Earlier, the highlight of the first session certainly was Rahane’s 127 off 215 balls as he achieved the distinction of being the first player from either side to have reached a three-figure mark in this low-scoring series so far.
The stylish right-hander’s knock was studded with 11 fours and as many as five sixes. He added 98 runs off 193 balls for the eighth wicket with Ravichandran Ashwin (56), who completed his sixth half-century in the longest format.
Incidentally, this was also the highest stand for any wicket among either teams in the series. Rahane-Ashwin duo surpassed the previous best of 86 between Murali Vijay and Cheteshwar Pujara.
Among the many firsts, it was Rahane’s first hundred on home soil. This was also the first time that one team passed a total of 300 runs with the previous highest being 215 at Nagpur.
This was also the first time that only one wicket fell in a single session which yielded 95 runs. Another first was Rahane’s hundred against South Africa and he has now scored five centuries against five different oppositions: Australia, England, New Zealand, South Africa and Sri Lanka.
What made the knock even more special is the fact that this is the ground where he made an inauspicious Test debut failing (7 & 1) in both innings.
Rahane’s moment of glory came with a well-placed straight drive off Kyle Abbott, prompting the entire Indian dressing room to give him a standing ovation. The 100 came off 180 balls which included 10 well-timed boundaries and two sixes.

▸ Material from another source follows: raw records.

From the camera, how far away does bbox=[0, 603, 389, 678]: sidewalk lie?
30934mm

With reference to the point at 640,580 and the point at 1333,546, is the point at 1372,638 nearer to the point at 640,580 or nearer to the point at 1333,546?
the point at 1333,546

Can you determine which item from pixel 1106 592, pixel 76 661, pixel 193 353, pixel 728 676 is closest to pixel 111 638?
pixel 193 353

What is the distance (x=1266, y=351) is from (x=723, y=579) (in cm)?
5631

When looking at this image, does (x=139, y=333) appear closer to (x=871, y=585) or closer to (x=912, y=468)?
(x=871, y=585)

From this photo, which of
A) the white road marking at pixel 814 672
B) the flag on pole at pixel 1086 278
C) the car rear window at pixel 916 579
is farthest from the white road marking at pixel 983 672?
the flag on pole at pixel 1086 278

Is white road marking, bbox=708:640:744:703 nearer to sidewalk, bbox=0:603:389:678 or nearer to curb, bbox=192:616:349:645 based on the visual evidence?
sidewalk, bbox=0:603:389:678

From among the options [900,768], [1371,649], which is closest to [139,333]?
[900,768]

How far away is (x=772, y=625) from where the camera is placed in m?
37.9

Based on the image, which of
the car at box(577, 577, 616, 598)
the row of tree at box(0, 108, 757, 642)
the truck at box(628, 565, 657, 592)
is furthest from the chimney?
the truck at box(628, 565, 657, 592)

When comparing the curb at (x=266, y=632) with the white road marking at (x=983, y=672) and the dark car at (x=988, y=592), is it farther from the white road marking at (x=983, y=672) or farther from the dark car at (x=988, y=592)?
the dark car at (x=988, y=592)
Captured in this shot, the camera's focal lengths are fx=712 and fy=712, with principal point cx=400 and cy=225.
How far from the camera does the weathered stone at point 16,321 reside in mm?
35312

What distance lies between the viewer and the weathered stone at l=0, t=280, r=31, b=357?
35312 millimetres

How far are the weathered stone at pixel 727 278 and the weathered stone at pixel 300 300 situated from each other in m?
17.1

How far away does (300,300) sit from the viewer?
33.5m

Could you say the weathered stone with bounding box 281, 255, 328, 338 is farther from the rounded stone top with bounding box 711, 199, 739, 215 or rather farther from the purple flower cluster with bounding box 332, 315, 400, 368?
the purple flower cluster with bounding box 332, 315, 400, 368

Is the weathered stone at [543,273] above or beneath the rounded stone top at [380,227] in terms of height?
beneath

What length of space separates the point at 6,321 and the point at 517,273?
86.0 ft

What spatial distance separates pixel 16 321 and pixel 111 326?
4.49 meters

However, the count of maximums doubled once he reached his ton. He hit off-spinner Dean Elgar for successive sixes. The first was an angled delivery which Rahane danced down the track to hit wide of long on. The next also met with identical fate but it was over long-off.
The only blemish was when on 101, Rahane tried playing a forward defensive stroke and the edge was dropped by wicketkeeper Dane Vilas much to the frustration of the left- arm spinner Dean Elgar.
Rahane’s dismissal was a soft one when Imran Tahir bowled a fullish delivery which the batsman hit straight at AB de Villiers standing at covers.
It obviously helped that he found an able ally in Ashwin, who was prepared to stay at the wicket and grind it out. At the same time, he did not mind punishing the loose deliveries that came his way.
He hit some elegant boundaries — six in all apart from the cover boundary off Tahir that brought about his half- century.
In the post lunch session Ashwin did not last long as a mistimed pull-shot brought about his downfall. He faced 140 balls for his 56.